Goal of the exercise
All of the lines below are to be printed again exactly; images are excluded from the output.

Spatial reasoning dataset excerpts
● ● ●
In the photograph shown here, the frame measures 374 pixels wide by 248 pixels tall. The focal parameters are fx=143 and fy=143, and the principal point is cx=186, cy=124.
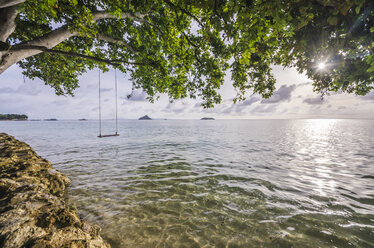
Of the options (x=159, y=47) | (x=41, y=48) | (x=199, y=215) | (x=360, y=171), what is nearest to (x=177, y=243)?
(x=199, y=215)

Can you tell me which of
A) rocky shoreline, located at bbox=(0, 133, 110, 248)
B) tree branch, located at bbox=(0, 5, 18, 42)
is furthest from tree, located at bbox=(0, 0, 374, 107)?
rocky shoreline, located at bbox=(0, 133, 110, 248)

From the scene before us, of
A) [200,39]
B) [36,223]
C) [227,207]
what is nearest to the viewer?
[36,223]

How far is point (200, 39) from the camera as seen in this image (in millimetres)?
7664

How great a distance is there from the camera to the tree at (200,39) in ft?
9.77

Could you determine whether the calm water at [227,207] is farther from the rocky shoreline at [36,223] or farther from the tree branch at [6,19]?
the tree branch at [6,19]

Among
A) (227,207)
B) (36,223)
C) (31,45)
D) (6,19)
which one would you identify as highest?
(6,19)

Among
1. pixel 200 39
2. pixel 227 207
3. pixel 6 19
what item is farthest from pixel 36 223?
pixel 200 39

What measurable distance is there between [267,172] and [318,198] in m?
3.30

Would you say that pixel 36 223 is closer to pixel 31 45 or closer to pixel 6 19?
pixel 31 45

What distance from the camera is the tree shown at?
298cm

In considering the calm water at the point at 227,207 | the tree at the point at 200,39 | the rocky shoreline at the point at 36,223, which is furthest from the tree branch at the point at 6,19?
the calm water at the point at 227,207

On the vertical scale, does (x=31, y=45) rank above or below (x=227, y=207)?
above

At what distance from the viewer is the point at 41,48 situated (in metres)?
4.76

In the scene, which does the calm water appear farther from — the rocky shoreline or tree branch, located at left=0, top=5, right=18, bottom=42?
tree branch, located at left=0, top=5, right=18, bottom=42
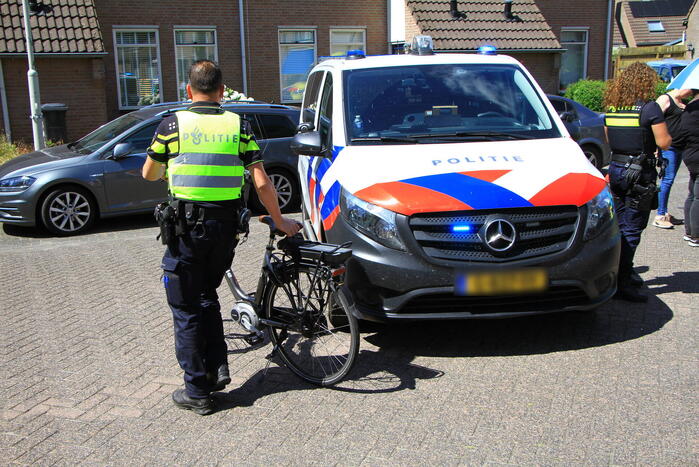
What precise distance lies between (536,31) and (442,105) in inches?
664

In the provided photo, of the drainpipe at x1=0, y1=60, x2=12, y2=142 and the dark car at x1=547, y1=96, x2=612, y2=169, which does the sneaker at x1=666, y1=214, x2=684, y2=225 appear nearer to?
the dark car at x1=547, y1=96, x2=612, y2=169

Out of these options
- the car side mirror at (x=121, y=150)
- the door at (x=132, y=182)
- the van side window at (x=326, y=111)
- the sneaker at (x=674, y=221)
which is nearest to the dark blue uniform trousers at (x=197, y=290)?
the van side window at (x=326, y=111)

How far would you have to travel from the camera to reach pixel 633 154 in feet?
19.2

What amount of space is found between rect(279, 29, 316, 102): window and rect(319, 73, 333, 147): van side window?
43.8 feet

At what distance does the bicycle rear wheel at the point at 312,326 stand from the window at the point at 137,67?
49.7 ft

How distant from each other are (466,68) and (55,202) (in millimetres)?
5754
● ● ●
Solution below
In the photograph shown here, the frame measures 374 pixels wide by 248 pixels tall. The focal parameters are fx=143 and fy=143, and the principal point is cx=186, cy=124.
Of the options (x=159, y=47) | (x=41, y=48) | (x=199, y=215) | (x=360, y=171), what is nearest to (x=177, y=243)?
(x=199, y=215)

Can you tell me which of
A) rocky shoreline, located at bbox=(0, 133, 110, 248)
B) tree branch, located at bbox=(0, 5, 18, 42)
is furthest from tree, located at bbox=(0, 0, 374, 107)?
rocky shoreline, located at bbox=(0, 133, 110, 248)

From the scene before us, of
A) [200,39]
B) [36,223]
C) [227,207]
what is nearest to the viewer?
[36,223]

How far is point (200, 39) from the camera as seen in this image (in millimetres)?
7664

How great a distance is there from the camera to the tree at (200,39) in ft?
9.77

Could you determine whether the calm water at [227,207] is farther from the rocky shoreline at [36,223] or farther from the tree branch at [6,19]?
the tree branch at [6,19]

Among
A) (227,207)
B) (36,223)
C) (31,45)
D) (6,19)
which one would you identify as highest?
(6,19)

Among
1. pixel 200 39
2. pixel 227 207
3. pixel 6 19
what item is farthest from pixel 36 223?
pixel 200 39

What measurable distance is there between [267,172] and [318,198] in m?
3.30

Would you say that pixel 36 223 is closer to pixel 31 45 or closer to pixel 6 19?
pixel 31 45

What distance from the camera is the tree shown at?
298cm

In considering the calm water at the point at 227,207 | the tree at the point at 200,39 | the rocky shoreline at the point at 36,223, which is furthest from the tree branch at the point at 6,19?
the calm water at the point at 227,207

On the vertical scale, does (x=31, y=45) rank above or below (x=227, y=207)?
above

At what distance from the viewer is the point at 41,48 situated (in metres)?
4.76

In the scene, which does the calm water appear farther from — the rocky shoreline or tree branch, located at left=0, top=5, right=18, bottom=42?
tree branch, located at left=0, top=5, right=18, bottom=42
What precise distance lies between (536,31) and (442,105) in inches?
664

In the provided photo, of the drainpipe at x1=0, y1=60, x2=12, y2=142 and the dark car at x1=547, y1=96, x2=612, y2=169, which does the sneaker at x1=666, y1=214, x2=684, y2=225 appear nearer to?
the dark car at x1=547, y1=96, x2=612, y2=169

Out of these options
- the car side mirror at (x=121, y=150)
- the door at (x=132, y=182)
- the van side window at (x=326, y=111)
- the sneaker at (x=674, y=221)
which is nearest to the dark blue uniform trousers at (x=197, y=290)?
the van side window at (x=326, y=111)

How far would you have to travel from the camera to reach pixel 633 154 in feet?
19.2

What amount of space is found between rect(279, 29, 316, 102): window and rect(319, 73, 333, 147): van side window?
43.8 feet

At what distance does the bicycle rear wheel at the point at 312,326 stand from the window at the point at 137,67?
49.7 ft

How distant from each other are (466,68) and (55,202) (in millimetres)?
5754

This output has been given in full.